MLA Norm Macdonald announces he won’t seek another term

Macdonald has decided to end his political career at the end of his current term as the MLA for Columbia River-Revelstoke.

After 11 years serving the people of Columbia River-Revelstoke, as well as many years before that serving Golden as Mayor, MLA Norm Macdonald has decided it is time for his political career to come to a close.

He has decided that he will not seek re-election next spring. Instead he will be returning to his first passion, teaching.

“I really enjoy teaching,” he said. “In fact, when people ask me what I do, I still say I’m a teacher.”

At age 58 Macdonald has decided that he can’t push it back any further if he wants to end his working life as an educator. With a year still left in public office, Macdonald has not yet had time to reflect too much on his long political career.

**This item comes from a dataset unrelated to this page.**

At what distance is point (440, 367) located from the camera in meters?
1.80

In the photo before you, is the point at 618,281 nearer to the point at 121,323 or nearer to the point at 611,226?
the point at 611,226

“I still have a year left to go, so my main thing right now is finding someone to take the nomination,” he said. “As MLA, my staff and I have been able to assist so many people, often at the most difficult times in their lives, and that is very, very important work. But I feel it is time for someone younger, with more years to give, to take on the position of MLA in 2017.”

Even though politics won’t be in his life in any official capacity, Macdonald recognizes that being civically active will always be important to him.

“Before running myself, I was always involved in campaigns,” he said. “I’ve always thought that was very important, and I will continue to do that.”

For rural communities, like those that make up Columbia River-Revelstoke, having a voice in Victoria for residents has always been Macdonald’s main focus.

“It’s important not to be just a mouth piece.”

Macdonald is expecting a vigorous nomination contest to replace him as the NDP candidate, including a range of candidates with diverse backgrounds and experiences.

It’s far too early to make any predictions regarding the election’s outcome, but Macdonald says he is always optimistic.

“You never know how things are going to unfold, but as always I’m optimistic,” he said. “There’s such a sense of community in rural towns, and that impacts the way campaigns are run. We all know each other, and want to make sure everyone will be looked after.”